Die Fraktion der Demokratischen Bürger-Union im Gemeinderat beantragt, dass die Verwaltung notwendige Maßnahmen ergreifen soll, um gegen die Jugendkriminalität in Augustdorf vorzugehen. Hierzu soll auch ein Vertreter bzw. eine Vertreterin des Jugendamtes des Kreises Lippe in eine Sitzung eingeladen werden.

„Zur Begründung können Beispiele von Jugendlichen aufgelistet werden, die sich weder an allgemeine Normen der öffentlichen Sicherheit und Ordnung halten, noch ein halbwegs adäquates soziales Verhalten beweisen“, heißt es in dem Antrag. Ende November sei die Hand eines 12-jährigen Schülers durch „massive Gewalteinwirkung“ eines 14-jährigen Mitschüler gebrochen worden.

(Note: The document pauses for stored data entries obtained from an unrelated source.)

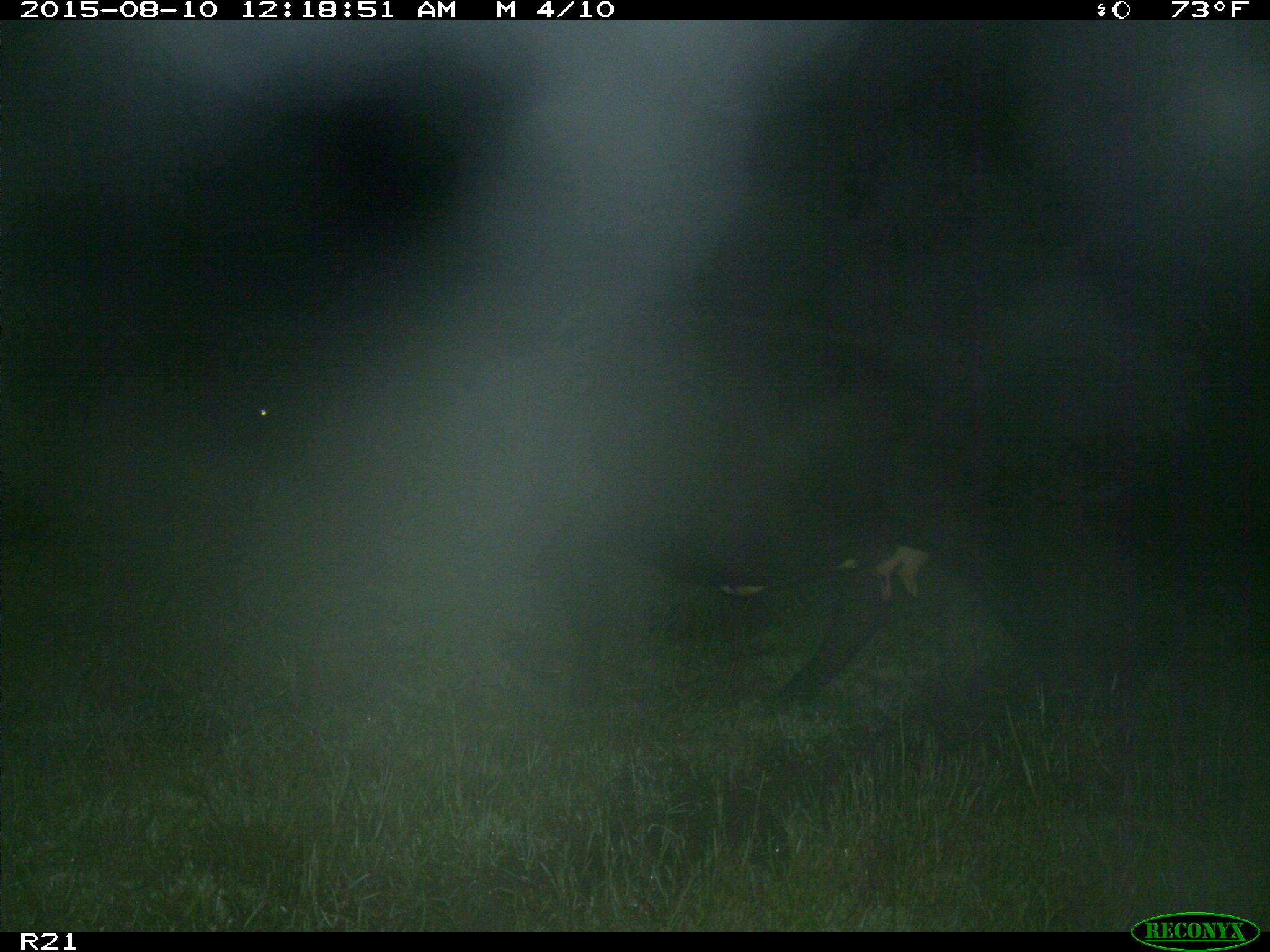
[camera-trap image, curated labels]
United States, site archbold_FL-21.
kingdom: Animalia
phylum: Chordata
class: Mammalia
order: Artiodactyla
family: Bovidae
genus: Bos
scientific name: Bos taurus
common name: domestic cow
Bos taurus (domestic cow).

Auch weitere Berichte müssen aus Sicht der DBA-Fraktion dafür sorgen, dass sich die Kommunalpolitik mit dem Thema „Jugendkriminalität“ auseinandersetzt.

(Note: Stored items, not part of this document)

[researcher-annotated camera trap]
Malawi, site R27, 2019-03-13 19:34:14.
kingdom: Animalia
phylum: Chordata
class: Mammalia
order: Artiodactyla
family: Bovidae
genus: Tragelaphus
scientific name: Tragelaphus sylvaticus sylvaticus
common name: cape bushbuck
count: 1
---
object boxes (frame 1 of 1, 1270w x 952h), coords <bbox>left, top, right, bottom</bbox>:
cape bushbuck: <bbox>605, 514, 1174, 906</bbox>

„Wir sprechen hier von einer Form der Jugendkriminalität, wie Körperverletzung, Diebstahl und Bedrohung. Wir fordern eine Zusammenarbeit zwischen den zuständigen Stellen bei der Verhütung und Bekämpfung der Jugendkriminalität in Augustdorf“, schreibt die Fraktion in ihrem Antrag. Hierfür möchte die DBA ein Netzwerk aufbauen und gemeinsam mit den Jugendämtern agieren. „Festzuhalten ist, dass das Verhalten einiger Kinder und Jugendlicher in Augustdorf eine latente Kindeswohlgefährdung darstellt“, beurteilt die DBA-Fraktion die Lage.

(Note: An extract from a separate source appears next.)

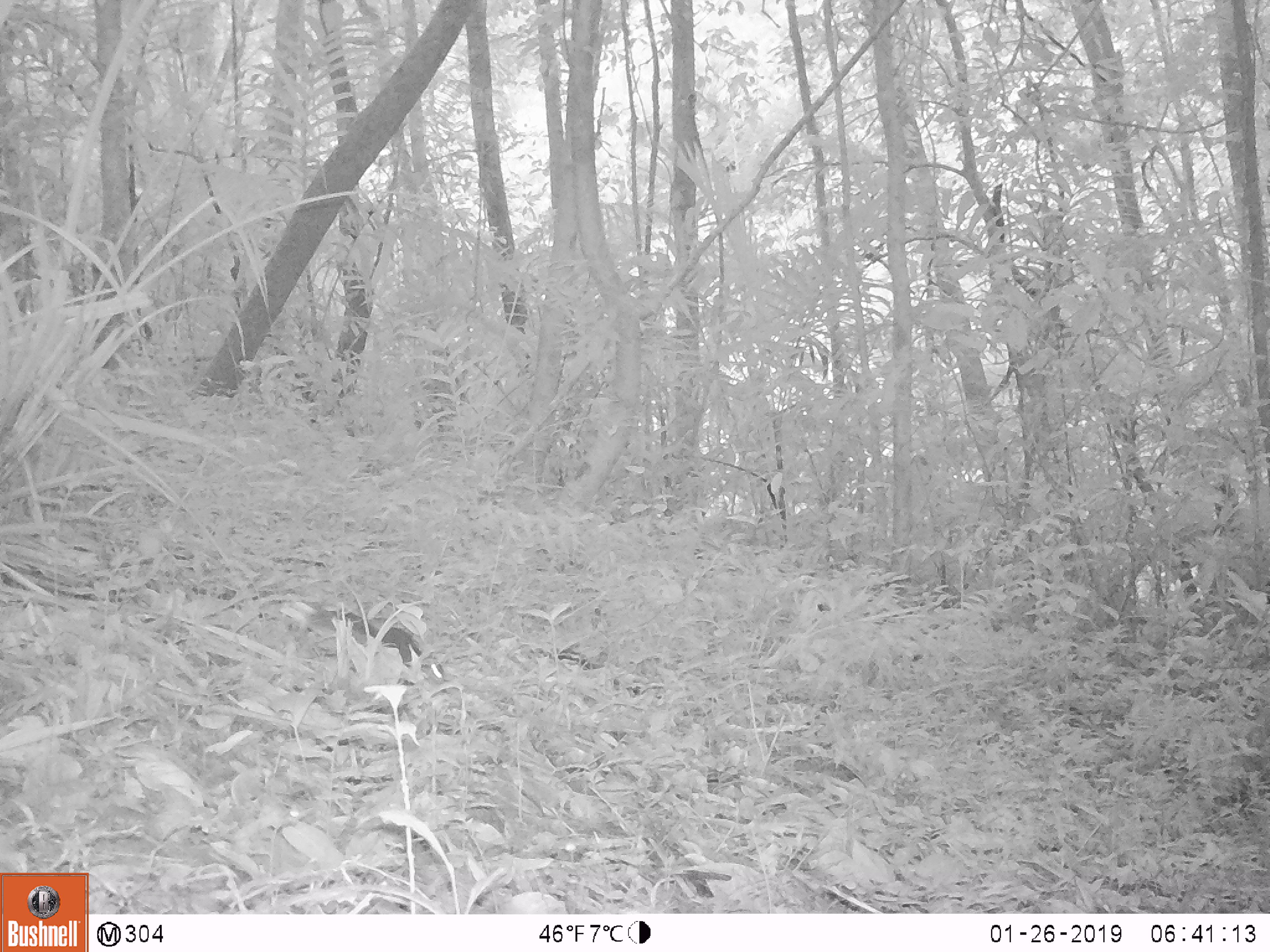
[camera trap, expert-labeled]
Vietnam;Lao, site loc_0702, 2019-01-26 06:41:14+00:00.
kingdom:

„Um die soziale Situation in Augustdorf zu verbessern und dauerhaft präventiv gegen Jugendkriminalität entgegenzuwirken, sehen wir dringenden Handlungsbedarf. Aus unserer Sicht ist ein Arbeitskreis mit den oben genannten Organisationen und Behörden dringend notwendig“, schreibt die DBA-Fraktion. Als mögliche Lösung präsentiert die Fraktion das Programm „Kurve kriegen“ des Landesinnenministeriums. „Zielgruppe dieses Projekts sind Kinder und Jugendliche im Alter von 8 – 15 Jahren, die mindestens ein Gewaltdelikt oder drei Eigentumsdelikte begangen haben und deren Lebensumstände von so vielen Problemen belastet sind, dass ein dauerhaftes Abgleiten in die Kriminalität droht“, schreibt die DBA-Fraktion.